I have actually been cursed with this. I have found that manually loading the .so in getNeighborPairs.py fixes it:

from torch import  ops
import site
ops.load_library(site.getsitepackages()[-1]+"/NNPOps/libNNPOpsPyTorch.so")

It is strange, because while I observe the behavior described by @davkovacs, running pytest works. Pytest is able to load and call getNeighborPairs during the tests, but I cannot do so from a python script such as this one:

import torch as pt
import numpy as np
import pytest
from NNPOps.neighbors import getNeighborPairs

device = 'cuda:0'
dtype = pt.float32
num_atoms = 100
# Generate random positions
positions = 10 * pt.randn((num_atoms, 3), device=device, dtype=dtype)
cutoff = float(5.0)
num_neighbors = num_atoms*num_atoms
neighbors, deltas, distances = getNeighborPairs(positions, cutoff=cutoff, max_num_neighbors=num_neighbors)

I have no idea of what causes this or how to reproduce it.

peastman commented 1 year ago

I think we just need to move the code to load the library?

https://github.com/openmm/NNPOps/blob/16543f913b230363409986875a5f479708bf24d0/src/pytorch/SymmetryFunctions.py#L29-L30

It gets repeated in SymmetryFunction.py, CFConv.py, and BatchedNN.py.

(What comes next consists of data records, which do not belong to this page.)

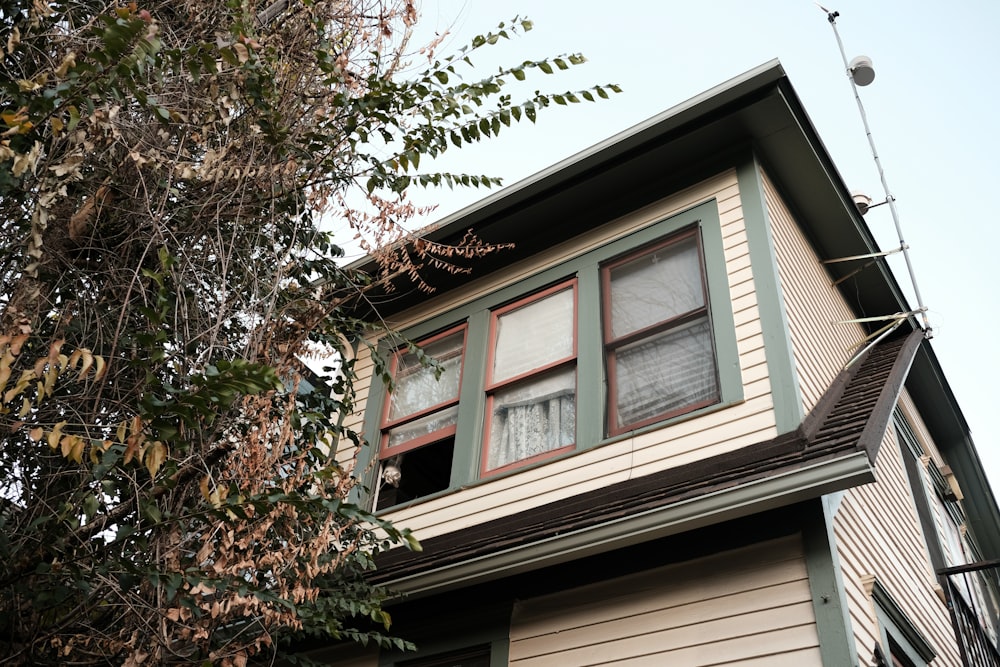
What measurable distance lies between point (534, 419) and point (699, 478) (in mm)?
1830

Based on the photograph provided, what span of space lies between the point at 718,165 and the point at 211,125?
12.5 feet

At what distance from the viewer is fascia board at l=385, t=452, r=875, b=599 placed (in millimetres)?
4359

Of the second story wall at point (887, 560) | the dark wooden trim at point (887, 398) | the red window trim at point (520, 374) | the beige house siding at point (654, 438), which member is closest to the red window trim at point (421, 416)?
the red window trim at point (520, 374)

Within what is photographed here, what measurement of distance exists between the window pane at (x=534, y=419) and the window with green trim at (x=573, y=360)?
10mm

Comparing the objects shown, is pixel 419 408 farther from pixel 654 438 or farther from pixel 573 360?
pixel 654 438

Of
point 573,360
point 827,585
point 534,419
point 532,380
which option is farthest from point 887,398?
point 532,380

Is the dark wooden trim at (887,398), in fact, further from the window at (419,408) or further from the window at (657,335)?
the window at (419,408)

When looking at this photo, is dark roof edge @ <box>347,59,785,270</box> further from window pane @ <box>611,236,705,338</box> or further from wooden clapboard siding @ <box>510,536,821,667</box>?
wooden clapboard siding @ <box>510,536,821,667</box>

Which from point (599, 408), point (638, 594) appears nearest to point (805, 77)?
point (599, 408)

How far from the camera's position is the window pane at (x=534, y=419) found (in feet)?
20.9

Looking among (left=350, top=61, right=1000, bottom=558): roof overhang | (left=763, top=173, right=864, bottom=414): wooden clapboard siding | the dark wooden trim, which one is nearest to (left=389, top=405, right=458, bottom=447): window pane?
(left=350, top=61, right=1000, bottom=558): roof overhang

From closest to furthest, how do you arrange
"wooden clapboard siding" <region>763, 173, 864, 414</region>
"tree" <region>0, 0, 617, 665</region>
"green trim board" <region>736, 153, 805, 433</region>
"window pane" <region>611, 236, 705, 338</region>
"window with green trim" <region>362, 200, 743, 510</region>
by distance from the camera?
"tree" <region>0, 0, 617, 665</region> < "green trim board" <region>736, 153, 805, 433</region> < "wooden clapboard siding" <region>763, 173, 864, 414</region> < "window with green trim" <region>362, 200, 743, 510</region> < "window pane" <region>611, 236, 705, 338</region>

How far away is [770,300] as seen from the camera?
5727 millimetres

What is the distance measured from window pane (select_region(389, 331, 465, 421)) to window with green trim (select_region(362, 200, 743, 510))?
0.01 meters
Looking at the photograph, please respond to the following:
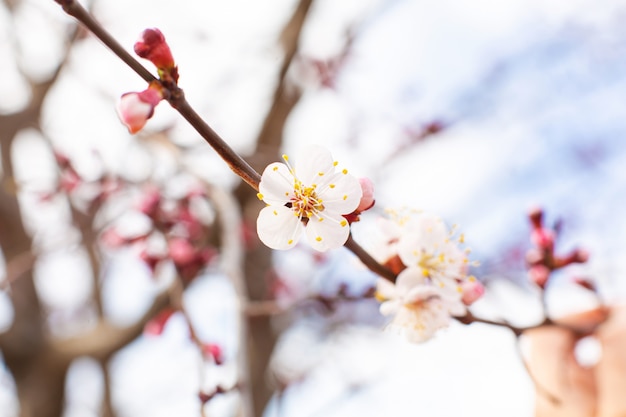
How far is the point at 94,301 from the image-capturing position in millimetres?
2932

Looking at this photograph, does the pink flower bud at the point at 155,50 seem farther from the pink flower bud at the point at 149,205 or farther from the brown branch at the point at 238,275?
the pink flower bud at the point at 149,205

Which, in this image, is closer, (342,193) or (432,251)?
(342,193)

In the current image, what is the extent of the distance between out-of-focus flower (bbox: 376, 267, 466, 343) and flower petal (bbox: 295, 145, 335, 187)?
8.2 inches

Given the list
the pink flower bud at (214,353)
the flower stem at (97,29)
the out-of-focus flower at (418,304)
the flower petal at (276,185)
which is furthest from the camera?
the pink flower bud at (214,353)

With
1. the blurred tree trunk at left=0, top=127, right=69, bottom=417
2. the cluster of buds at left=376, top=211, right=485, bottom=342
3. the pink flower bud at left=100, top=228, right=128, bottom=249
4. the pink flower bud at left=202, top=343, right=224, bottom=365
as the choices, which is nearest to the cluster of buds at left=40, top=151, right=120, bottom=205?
the pink flower bud at left=100, top=228, right=128, bottom=249

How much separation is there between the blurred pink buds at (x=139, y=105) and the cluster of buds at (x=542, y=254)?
763 mm

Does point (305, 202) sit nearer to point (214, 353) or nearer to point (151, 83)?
point (151, 83)

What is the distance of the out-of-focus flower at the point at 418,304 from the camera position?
805 millimetres

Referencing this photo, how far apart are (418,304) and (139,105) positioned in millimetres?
515

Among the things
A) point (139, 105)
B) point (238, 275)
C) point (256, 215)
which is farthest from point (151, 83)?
point (256, 215)

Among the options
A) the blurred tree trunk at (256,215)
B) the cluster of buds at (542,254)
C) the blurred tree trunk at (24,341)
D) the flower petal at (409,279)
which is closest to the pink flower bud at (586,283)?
the cluster of buds at (542,254)

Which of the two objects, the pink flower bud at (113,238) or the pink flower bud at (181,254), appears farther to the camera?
the pink flower bud at (113,238)

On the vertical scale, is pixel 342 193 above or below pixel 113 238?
above

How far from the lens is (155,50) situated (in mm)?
599
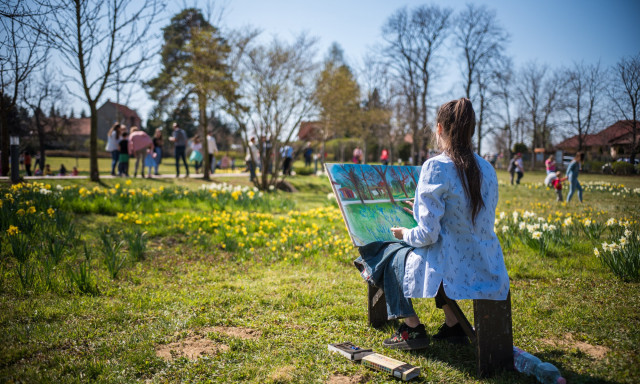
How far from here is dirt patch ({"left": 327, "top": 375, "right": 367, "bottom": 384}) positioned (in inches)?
105

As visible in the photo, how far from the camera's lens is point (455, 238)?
2609 mm

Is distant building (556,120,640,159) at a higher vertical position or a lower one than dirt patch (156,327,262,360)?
higher

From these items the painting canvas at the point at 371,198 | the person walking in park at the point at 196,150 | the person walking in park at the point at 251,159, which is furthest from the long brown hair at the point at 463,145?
the person walking in park at the point at 196,150

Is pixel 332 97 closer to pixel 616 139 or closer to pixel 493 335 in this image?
pixel 616 139

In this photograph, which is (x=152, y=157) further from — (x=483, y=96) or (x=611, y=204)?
(x=483, y=96)

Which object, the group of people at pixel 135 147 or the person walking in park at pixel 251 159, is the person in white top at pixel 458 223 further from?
the group of people at pixel 135 147

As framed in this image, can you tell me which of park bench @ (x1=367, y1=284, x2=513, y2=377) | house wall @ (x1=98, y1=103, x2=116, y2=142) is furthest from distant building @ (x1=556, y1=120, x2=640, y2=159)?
house wall @ (x1=98, y1=103, x2=116, y2=142)

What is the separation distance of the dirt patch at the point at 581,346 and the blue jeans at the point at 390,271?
1309 mm

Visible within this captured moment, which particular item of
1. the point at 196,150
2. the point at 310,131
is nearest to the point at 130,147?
the point at 196,150

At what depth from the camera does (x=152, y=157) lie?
14.7 m

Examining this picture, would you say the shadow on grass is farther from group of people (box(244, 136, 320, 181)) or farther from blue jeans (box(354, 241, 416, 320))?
group of people (box(244, 136, 320, 181))

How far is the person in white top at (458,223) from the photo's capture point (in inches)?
100

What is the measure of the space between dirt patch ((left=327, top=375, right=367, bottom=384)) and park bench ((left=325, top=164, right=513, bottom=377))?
31.6 inches

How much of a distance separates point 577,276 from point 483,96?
30179mm
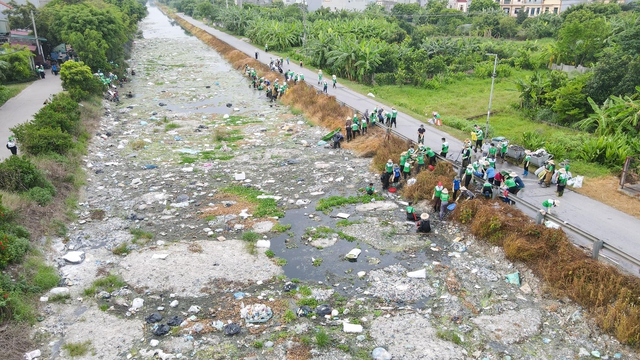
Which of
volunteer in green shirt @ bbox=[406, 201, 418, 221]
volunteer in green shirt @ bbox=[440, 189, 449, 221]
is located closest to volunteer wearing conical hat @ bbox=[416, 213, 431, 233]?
volunteer in green shirt @ bbox=[406, 201, 418, 221]

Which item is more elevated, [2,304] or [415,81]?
[415,81]

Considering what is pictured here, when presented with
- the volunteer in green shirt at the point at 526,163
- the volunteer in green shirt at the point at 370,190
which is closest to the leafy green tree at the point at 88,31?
the volunteer in green shirt at the point at 370,190

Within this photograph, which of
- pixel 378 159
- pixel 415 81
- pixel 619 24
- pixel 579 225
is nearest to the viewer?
pixel 579 225

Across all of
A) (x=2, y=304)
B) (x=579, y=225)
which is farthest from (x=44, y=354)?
(x=579, y=225)

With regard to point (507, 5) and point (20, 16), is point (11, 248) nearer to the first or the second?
point (20, 16)

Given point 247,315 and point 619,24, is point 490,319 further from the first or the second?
point 619,24

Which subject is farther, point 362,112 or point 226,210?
point 362,112
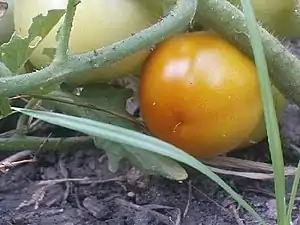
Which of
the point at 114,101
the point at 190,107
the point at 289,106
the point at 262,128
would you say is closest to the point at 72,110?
the point at 114,101

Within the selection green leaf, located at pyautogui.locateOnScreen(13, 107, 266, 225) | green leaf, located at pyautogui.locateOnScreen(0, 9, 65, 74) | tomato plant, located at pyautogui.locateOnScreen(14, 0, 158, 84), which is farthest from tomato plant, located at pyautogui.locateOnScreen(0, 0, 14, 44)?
green leaf, located at pyautogui.locateOnScreen(13, 107, 266, 225)

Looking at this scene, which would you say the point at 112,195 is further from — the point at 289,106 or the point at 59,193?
the point at 289,106

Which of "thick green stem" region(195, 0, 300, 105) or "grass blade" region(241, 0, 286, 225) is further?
"thick green stem" region(195, 0, 300, 105)

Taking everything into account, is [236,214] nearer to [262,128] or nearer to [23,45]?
[262,128]

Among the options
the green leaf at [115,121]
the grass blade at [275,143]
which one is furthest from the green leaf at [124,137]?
the green leaf at [115,121]

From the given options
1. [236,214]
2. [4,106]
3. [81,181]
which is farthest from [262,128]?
[4,106]

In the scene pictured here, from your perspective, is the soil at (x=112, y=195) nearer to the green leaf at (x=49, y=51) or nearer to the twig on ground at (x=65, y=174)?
the twig on ground at (x=65, y=174)

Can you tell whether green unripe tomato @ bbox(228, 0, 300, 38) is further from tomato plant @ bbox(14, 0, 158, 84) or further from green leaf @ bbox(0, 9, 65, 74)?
green leaf @ bbox(0, 9, 65, 74)
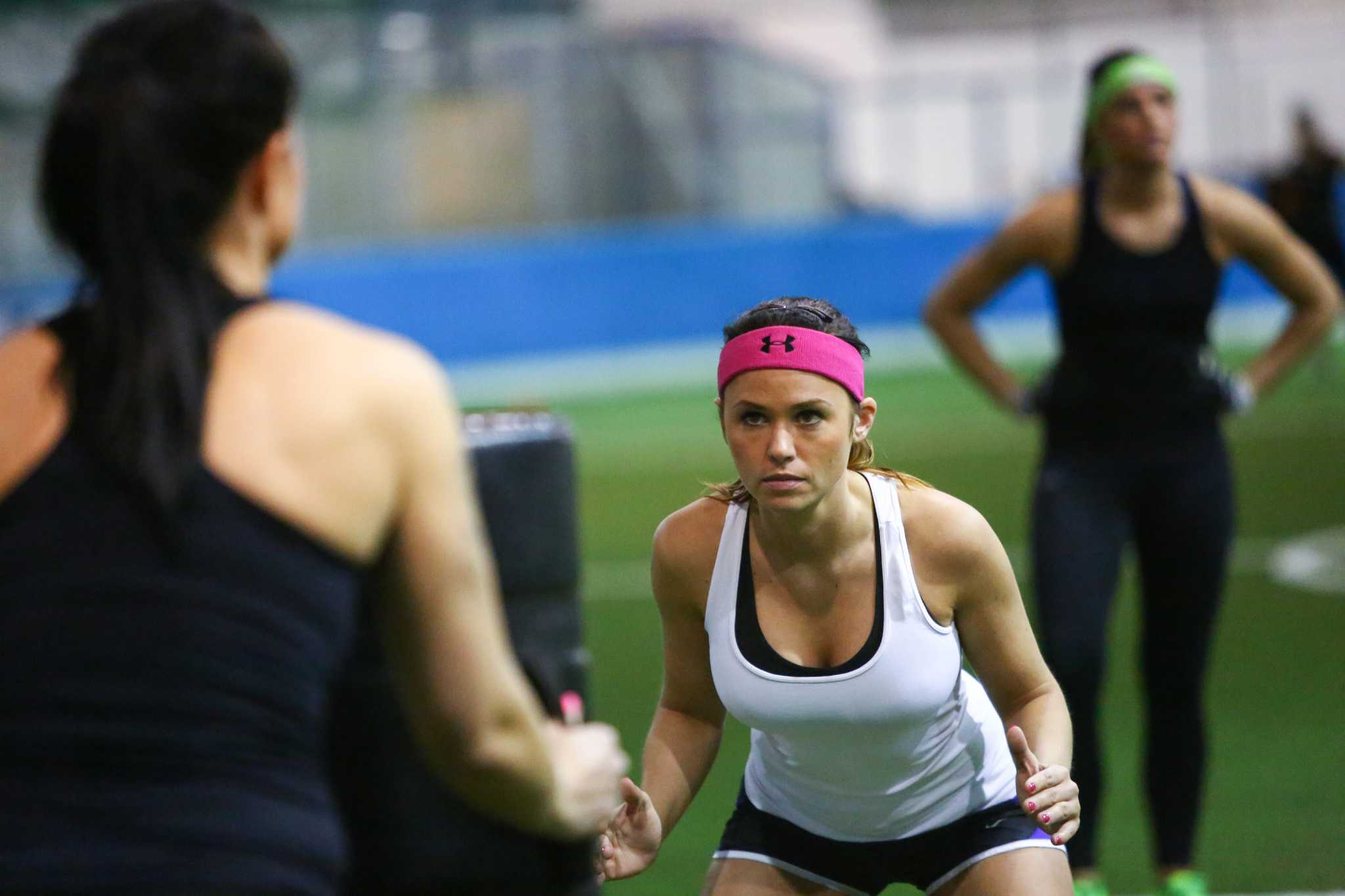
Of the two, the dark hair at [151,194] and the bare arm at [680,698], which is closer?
the dark hair at [151,194]

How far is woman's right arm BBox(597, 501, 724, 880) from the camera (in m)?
3.53

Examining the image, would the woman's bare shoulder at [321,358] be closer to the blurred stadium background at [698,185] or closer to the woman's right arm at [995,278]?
the woman's right arm at [995,278]

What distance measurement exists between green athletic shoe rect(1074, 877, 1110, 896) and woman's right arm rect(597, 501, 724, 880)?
5.61ft

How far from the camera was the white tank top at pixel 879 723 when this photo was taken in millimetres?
3355

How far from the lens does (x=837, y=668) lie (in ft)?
11.1

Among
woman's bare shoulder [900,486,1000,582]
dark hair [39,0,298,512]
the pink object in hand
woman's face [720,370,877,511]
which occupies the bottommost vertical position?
woman's bare shoulder [900,486,1000,582]

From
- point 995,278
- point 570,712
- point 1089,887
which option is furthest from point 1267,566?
point 570,712

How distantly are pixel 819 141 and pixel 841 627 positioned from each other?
1011 inches

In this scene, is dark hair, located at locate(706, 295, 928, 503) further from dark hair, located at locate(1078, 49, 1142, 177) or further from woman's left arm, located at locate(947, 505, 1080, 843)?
dark hair, located at locate(1078, 49, 1142, 177)

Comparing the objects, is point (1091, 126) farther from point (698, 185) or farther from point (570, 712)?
point (698, 185)

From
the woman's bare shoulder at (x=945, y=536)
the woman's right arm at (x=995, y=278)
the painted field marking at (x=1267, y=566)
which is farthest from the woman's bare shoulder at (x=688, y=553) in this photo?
the painted field marking at (x=1267, y=566)

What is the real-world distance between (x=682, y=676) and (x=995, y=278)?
2611 mm

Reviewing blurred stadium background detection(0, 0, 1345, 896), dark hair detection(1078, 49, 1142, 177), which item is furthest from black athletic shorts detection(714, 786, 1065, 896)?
blurred stadium background detection(0, 0, 1345, 896)

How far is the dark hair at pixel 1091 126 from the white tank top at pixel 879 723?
240cm
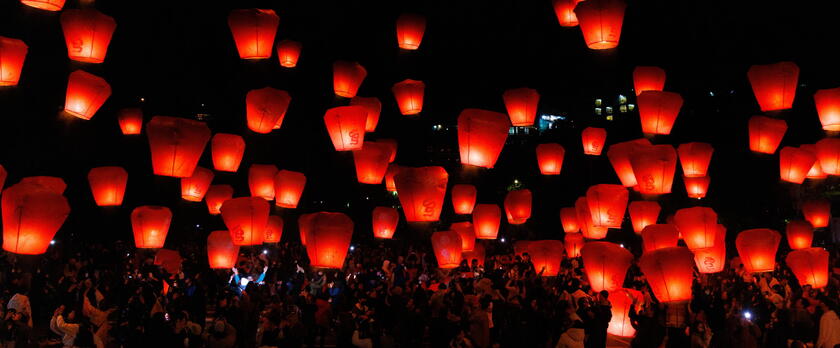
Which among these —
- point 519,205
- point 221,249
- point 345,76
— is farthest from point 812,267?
point 221,249

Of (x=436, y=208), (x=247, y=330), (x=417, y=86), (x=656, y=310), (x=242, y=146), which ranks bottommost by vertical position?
(x=247, y=330)

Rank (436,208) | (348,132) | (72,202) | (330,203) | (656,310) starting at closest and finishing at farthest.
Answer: (656,310), (436,208), (348,132), (72,202), (330,203)

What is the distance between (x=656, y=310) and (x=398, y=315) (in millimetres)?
3307

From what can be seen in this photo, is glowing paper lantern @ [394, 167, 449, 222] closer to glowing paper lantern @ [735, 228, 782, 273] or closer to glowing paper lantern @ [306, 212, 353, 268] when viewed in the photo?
glowing paper lantern @ [306, 212, 353, 268]

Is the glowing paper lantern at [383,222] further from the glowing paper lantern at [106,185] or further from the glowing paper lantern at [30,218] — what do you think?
the glowing paper lantern at [30,218]

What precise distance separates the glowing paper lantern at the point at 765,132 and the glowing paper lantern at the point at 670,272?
501cm

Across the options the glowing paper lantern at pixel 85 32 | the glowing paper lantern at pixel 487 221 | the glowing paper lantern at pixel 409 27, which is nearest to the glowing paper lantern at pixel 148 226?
the glowing paper lantern at pixel 85 32

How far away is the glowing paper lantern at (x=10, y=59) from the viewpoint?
949 cm

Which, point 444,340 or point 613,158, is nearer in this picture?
point 444,340

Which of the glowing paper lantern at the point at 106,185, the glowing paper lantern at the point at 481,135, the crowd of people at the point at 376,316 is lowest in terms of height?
the crowd of people at the point at 376,316

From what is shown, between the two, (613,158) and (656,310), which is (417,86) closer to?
(613,158)

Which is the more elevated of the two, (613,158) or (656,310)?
(613,158)

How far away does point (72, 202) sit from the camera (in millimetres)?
19594

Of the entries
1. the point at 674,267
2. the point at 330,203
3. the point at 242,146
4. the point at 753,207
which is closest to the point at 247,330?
the point at 242,146
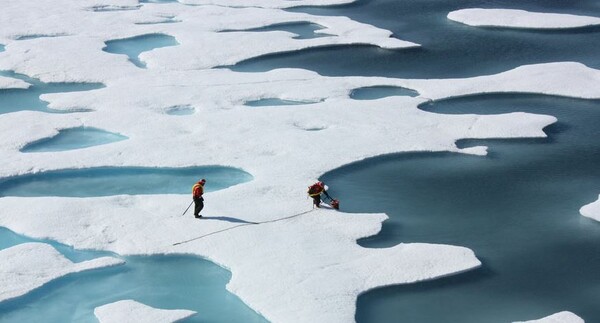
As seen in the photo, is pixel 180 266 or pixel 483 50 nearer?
pixel 180 266

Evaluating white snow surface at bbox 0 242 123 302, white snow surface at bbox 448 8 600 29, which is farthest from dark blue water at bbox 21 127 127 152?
white snow surface at bbox 448 8 600 29

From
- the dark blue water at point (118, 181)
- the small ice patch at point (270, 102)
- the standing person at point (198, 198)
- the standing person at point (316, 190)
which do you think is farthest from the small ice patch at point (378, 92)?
the standing person at point (198, 198)

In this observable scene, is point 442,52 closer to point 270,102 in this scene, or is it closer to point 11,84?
point 270,102

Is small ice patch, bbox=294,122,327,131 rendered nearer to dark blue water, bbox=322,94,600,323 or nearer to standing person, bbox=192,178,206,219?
dark blue water, bbox=322,94,600,323

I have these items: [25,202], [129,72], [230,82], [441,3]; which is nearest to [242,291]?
[25,202]

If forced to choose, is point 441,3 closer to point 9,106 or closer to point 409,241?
point 9,106

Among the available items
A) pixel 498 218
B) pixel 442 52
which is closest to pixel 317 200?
pixel 498 218
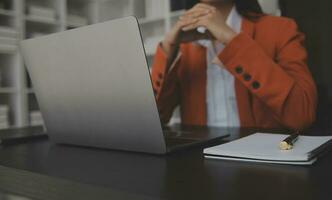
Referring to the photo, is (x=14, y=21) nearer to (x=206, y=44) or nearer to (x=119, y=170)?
(x=206, y=44)

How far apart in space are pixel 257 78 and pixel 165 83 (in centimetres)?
49

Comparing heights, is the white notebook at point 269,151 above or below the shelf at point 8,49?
below

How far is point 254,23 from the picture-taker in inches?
51.3

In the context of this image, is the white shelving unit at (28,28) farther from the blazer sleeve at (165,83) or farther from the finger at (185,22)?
the finger at (185,22)

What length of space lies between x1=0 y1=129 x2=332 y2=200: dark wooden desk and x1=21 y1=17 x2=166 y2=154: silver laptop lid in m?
0.05

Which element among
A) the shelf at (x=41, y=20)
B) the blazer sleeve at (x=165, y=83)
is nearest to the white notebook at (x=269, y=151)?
the blazer sleeve at (x=165, y=83)

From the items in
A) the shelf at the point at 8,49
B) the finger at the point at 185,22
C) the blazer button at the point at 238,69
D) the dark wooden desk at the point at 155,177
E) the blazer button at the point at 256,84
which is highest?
the finger at the point at 185,22

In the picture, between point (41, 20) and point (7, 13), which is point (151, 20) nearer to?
point (41, 20)

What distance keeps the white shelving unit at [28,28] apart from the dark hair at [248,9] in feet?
3.57

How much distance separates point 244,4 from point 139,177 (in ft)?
3.61

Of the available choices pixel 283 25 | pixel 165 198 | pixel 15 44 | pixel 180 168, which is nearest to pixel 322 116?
pixel 283 25

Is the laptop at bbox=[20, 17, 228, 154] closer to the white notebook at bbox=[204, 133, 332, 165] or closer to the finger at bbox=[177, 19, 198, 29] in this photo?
the white notebook at bbox=[204, 133, 332, 165]

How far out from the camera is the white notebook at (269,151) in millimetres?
478

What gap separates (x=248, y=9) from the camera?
1.36 metres
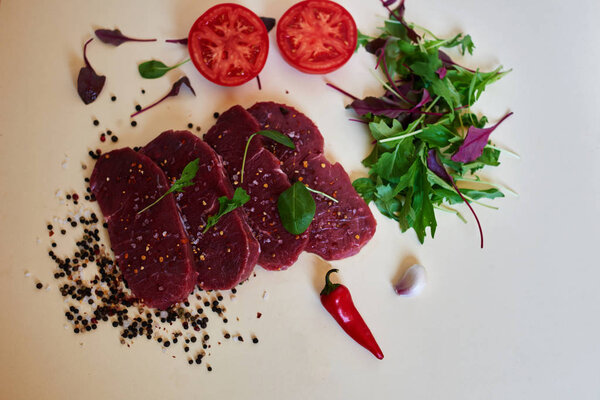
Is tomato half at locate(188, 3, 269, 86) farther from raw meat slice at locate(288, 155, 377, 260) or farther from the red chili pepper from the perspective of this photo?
the red chili pepper

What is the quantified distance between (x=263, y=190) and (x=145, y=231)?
0.75 meters

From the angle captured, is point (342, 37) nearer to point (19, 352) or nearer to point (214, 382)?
point (214, 382)

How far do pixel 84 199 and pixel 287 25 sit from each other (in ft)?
5.75

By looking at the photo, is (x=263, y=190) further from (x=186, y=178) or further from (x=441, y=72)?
(x=441, y=72)

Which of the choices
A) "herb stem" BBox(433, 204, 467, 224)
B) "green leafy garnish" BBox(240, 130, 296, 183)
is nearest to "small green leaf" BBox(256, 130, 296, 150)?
"green leafy garnish" BBox(240, 130, 296, 183)

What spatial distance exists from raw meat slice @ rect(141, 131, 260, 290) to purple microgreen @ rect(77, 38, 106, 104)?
686 millimetres

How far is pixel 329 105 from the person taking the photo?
327cm

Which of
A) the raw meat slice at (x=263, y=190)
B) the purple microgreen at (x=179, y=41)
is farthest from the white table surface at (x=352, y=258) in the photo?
the raw meat slice at (x=263, y=190)

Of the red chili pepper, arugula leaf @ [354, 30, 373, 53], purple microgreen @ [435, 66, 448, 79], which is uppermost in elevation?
arugula leaf @ [354, 30, 373, 53]

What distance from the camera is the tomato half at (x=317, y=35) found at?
3125mm

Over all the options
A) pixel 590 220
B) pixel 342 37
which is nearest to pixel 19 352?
pixel 342 37

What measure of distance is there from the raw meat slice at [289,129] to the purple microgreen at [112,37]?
1023 mm

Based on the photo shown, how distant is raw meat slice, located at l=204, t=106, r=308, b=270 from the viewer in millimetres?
2877

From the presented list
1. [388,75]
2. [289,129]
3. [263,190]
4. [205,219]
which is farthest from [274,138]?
[388,75]
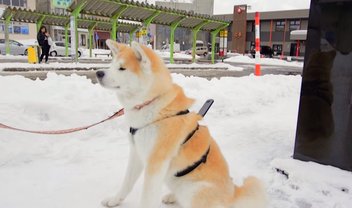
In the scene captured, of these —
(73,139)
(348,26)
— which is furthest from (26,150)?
(348,26)

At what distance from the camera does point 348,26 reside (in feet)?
8.92

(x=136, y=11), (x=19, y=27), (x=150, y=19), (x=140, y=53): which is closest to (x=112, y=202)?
(x=140, y=53)

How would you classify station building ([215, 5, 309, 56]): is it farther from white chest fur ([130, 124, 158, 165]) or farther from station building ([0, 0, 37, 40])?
white chest fur ([130, 124, 158, 165])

It doesn't appear in getNeighborPairs.py, so the library doesn't get loaded in that case. How about loading the library once, in the top level __init__.py?

RaulPPelaez commented 1 year ago

Ohhh so this is why the tests run, they must import one of those.

How about loading the library once, in the top level init.py?

I do not know what the standard knowledge is on this, but that seems sensible. Let me test and I will PR.